Stock and Securities Market
On 4 January 2018, the shareholder KS FLYCAP INVESTMENT FUND I AIF sold 120 100 (6.56%) shares in AS HansaMatrix (HMX1R) at a price of EUR 6.55 per share. As a result of the transaction, the free float of AS HansaMatrix increased by 6.56%.
On 19 January 2018, the shareholder KS FLYCAP INVESTMENT FUND I AIF sold 71 417 (3.90%) shares in AS HansaMatrix (HMX1R) at a price of EUR 6.75 per share. As a result of the transaction, the free float of AS HansaMatrix increased by 3.90%.
On 26 January 2018, the shareholder SIA Macro Rīga sold 24 664 (1.35%) shares in AS HansaMatrix (HMX1R) at a price of EUR 7.50 per share. As a result of the transaction, the free float of AS HansaMatrix increased by 1.35%.
On 20 April 2018, KS Flycap investment fund I AIF reduced its shareholding in HansaMatrix to 175 808 shares or 9.61%.

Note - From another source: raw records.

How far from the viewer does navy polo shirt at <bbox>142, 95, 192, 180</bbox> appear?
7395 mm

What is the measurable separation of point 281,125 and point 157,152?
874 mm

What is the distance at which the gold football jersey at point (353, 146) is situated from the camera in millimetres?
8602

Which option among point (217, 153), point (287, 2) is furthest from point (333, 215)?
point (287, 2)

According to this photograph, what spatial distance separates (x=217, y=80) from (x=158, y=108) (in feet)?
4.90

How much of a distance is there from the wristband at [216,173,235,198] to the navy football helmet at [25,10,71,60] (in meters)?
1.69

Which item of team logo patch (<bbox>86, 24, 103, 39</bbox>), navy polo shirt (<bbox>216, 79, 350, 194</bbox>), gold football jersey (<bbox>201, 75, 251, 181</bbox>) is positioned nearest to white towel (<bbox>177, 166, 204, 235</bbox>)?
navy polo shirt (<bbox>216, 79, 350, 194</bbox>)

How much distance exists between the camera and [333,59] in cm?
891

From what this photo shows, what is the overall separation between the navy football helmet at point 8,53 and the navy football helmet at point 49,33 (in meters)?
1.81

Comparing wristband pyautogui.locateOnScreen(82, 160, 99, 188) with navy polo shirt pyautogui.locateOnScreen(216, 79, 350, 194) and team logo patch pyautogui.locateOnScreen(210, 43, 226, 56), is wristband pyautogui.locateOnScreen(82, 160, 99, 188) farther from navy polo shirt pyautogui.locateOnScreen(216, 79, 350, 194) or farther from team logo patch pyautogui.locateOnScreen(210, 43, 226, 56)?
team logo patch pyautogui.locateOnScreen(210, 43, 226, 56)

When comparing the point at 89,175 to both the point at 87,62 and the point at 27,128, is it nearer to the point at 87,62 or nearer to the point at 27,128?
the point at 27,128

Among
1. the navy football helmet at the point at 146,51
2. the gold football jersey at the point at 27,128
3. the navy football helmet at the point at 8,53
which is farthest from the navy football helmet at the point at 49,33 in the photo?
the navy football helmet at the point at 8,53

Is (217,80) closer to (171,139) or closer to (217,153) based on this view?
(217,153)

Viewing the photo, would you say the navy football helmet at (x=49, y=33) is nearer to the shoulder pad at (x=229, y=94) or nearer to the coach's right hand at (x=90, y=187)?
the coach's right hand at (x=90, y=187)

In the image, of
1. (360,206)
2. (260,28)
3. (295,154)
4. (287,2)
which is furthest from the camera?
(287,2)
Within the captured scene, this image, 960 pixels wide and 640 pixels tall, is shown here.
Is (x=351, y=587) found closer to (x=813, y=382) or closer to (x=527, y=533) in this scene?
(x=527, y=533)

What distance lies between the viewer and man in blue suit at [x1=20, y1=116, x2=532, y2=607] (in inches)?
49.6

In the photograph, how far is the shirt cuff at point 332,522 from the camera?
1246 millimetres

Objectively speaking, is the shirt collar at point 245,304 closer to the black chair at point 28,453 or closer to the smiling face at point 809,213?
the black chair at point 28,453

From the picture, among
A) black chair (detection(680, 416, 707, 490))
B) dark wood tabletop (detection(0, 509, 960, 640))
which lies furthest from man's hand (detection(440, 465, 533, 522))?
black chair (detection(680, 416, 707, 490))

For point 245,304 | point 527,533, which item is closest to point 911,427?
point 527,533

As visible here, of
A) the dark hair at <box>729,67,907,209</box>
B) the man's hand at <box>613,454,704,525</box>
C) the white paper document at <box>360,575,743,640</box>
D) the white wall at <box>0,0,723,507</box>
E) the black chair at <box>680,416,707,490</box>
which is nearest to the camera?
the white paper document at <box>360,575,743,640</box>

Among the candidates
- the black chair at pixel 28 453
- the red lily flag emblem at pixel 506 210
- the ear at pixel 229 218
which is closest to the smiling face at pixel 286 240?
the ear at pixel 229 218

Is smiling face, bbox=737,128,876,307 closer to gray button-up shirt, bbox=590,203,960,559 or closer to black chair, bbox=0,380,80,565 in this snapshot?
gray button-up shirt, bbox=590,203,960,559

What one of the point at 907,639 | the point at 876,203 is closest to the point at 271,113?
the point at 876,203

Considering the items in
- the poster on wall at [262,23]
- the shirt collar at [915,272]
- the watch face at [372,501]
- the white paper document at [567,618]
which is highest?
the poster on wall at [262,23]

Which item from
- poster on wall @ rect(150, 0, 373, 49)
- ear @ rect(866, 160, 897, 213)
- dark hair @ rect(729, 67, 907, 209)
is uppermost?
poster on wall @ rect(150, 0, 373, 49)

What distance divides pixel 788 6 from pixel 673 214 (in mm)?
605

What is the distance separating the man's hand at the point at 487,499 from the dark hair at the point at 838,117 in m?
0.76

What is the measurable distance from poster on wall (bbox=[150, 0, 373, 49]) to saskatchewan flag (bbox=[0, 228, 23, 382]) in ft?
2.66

On 20 July 2018, the fund KS BaltCap Latvia Venture Capital Fund managed by SIA BaltCap AIFP acquired 182 000 shares in HansaMatrix (HMX1R) obtaining 9.95% of voting rights in the company. As a result of the transaction, the shareholding of SIA MACRO RĪGA in HansaMatrix decreased to 898 065 shares or 49.09%.
On 30 October 2018, Swedbank Pension Fund K3 and Swedbank Pension Fund K4 managed by the investment management company Swedbank Investeerimisfondid AS obtained a significant shareholding in AS HansaMatrix (HMX1R). As a result, the Funds own 95 799 shares or 5.24%%.

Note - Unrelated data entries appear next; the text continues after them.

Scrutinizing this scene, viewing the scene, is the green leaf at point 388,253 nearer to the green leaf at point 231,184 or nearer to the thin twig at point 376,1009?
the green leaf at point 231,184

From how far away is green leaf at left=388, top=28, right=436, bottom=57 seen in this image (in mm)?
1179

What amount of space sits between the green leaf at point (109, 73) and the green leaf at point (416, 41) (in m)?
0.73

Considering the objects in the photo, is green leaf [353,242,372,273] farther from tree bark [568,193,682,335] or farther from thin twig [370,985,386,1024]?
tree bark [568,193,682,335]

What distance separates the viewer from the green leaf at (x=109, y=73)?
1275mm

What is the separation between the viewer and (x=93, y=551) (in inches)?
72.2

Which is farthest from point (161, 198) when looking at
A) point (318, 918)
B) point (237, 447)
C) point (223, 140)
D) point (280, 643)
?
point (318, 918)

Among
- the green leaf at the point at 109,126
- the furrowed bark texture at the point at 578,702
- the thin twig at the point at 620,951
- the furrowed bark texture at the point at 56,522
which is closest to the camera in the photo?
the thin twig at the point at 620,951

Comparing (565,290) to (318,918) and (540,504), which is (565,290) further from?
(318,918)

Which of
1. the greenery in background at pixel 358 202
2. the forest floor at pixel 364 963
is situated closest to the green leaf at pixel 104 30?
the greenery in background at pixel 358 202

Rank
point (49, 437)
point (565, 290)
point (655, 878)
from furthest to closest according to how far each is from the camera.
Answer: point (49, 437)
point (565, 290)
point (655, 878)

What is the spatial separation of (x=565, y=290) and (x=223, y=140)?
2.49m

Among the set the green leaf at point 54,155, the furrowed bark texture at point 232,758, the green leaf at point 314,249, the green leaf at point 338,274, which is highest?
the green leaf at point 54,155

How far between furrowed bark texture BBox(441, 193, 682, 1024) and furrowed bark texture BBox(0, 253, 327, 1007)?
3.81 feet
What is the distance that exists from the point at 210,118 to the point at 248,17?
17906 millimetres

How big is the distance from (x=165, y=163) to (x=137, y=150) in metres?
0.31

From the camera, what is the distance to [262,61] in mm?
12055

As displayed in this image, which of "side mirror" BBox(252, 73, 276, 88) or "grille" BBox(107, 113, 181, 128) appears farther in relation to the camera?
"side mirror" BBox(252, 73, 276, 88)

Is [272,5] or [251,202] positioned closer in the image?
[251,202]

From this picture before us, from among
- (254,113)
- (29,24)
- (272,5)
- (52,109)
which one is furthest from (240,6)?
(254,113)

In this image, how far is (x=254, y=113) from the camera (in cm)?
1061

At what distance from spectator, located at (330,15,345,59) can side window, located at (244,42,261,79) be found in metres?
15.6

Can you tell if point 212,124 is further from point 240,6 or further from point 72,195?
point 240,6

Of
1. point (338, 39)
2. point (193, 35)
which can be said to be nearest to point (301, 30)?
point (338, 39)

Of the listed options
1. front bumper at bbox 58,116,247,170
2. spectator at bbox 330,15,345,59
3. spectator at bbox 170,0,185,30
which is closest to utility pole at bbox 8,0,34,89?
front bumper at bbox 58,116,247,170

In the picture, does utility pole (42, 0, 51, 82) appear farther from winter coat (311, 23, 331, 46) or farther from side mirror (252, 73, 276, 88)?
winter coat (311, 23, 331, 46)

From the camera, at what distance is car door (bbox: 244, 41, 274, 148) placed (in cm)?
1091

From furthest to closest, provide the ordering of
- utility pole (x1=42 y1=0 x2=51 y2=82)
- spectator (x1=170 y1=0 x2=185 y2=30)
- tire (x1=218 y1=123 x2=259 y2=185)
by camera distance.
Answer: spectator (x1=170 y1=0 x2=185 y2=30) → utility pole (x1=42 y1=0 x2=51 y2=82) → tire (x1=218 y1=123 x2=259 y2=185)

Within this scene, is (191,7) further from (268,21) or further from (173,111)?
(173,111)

In 2018, the HansaMatrix share price showed a downward trend and in October 2018 reached the lowest point after which an upward trend was observed again. See the following trading chart for the year 2018:

| Price | 2016 | 2017 | 2018 |
|---|---|---|---|
| First | 6.950 | 7.950 | 8.14 |
| Max | 8.150 | 8.830 | 8.5 |
| Min | 6.950 | 6.900 | 6.05 |
| Most recent transaction | 7.950 | 8.140 | 6.5 |
| Number | 19 574 | 72 941 | 137 505 |
| Turnover (millions) | 0.15 EUR | 0.51 EUR | 0.94 EUR |
| Capitalization (millions) | 14.54 EUR | 14.89 EUR | 11.89 EUR |
The securities trading history is summarized in the following table:
Exposure to Risks
The Group and the Parent Company, operating in a highly competitive market, are subject to market risk. The Parent Company manages risk according to its business development strategy, which foresees the development of a highly automated and technologically developed manufacturing process, operating in diversified market sectors with a growth tendency. Continued efforts are made for attracting new clients. As at 31 December 2018, the Parent Company had 30 regular clients, of which 17 account for at least 1% of the total turnover, and many have been working with AS HansaMatrix as their manufacturer for at least over 10 years.

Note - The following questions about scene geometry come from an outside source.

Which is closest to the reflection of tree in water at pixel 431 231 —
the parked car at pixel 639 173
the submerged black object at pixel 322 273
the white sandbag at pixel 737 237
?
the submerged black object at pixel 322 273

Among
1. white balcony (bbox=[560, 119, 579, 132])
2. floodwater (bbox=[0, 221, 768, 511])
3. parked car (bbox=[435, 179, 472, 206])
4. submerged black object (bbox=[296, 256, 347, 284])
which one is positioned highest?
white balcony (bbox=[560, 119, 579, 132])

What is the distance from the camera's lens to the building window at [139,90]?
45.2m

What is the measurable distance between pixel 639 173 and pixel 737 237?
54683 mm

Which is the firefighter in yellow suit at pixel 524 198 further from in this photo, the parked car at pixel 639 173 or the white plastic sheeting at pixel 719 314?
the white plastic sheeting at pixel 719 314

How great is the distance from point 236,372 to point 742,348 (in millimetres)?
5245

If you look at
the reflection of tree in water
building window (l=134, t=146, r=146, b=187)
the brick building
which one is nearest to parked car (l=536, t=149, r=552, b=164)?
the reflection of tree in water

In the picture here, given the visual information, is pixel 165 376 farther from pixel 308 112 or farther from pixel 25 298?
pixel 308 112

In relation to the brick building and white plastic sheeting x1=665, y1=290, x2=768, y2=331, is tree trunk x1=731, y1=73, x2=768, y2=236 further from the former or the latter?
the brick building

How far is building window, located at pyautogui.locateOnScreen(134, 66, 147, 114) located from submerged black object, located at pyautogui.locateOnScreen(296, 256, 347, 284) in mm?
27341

The Group and the Parent Company exposed to credit risk through its trade receivables. The Parent Company has introduced various procedures to mitigate the risk of unrecoverable debts. Most trade credits are insured using non-recourse factoring. In accordance with Note 40 to the financial statements, as at 31 December 2018, 63% of all trade receivables were insured. Clients, whose trade credits for any reason are not or cannot be insured, are subject to shortened payment schedules, advance payments, credit limits and other risk hedging conditions. The credit history of customers is also assessed on an ongoing basis and credit limits and terms are changed on an individual basis as applicable.
The Group and the Parent Company are subject to liquidity and cash flow risks. Liquidity is affected by inventories and the volume of work in progress, the amount of trade credits granted to clients, amount of prepayments received, suppliers' terms of payment and the working capital available to the Parent Company. To mitigate liquidity risk, the Parent Company employs financial and operational management procedures. The amount of inventories is monitored on a regular basis, orders and deliveries from suppliers are rescheduled, as are the sequence and volume of planned manufacturing in order to speed up the inventory turnover. Working capital is also monitored regularly which leads to planning of the availability of credit resources and financing instruments and the amount and repayment schedules thereof.
The Group and the Parent Company are subject to foreign currency risk. The financial assets and liabilities, which are exposed to foreign currency risk, comprise cash and cash equivalents, trade receivables and trade payables. The Group and the Parent Company are mainly exposed to foreign currency risk of the USD and EUR. To mitigate foreign currency risk, the Parent Company effectively employs foreign exchange hedging procedures, for example, by using pricing policy, regularly adjusting sales prices to reflect the changes in the prices of raw materials caused by currency rate fluctuations, or planning supplies and sales in the main currencies used – EUR and USD.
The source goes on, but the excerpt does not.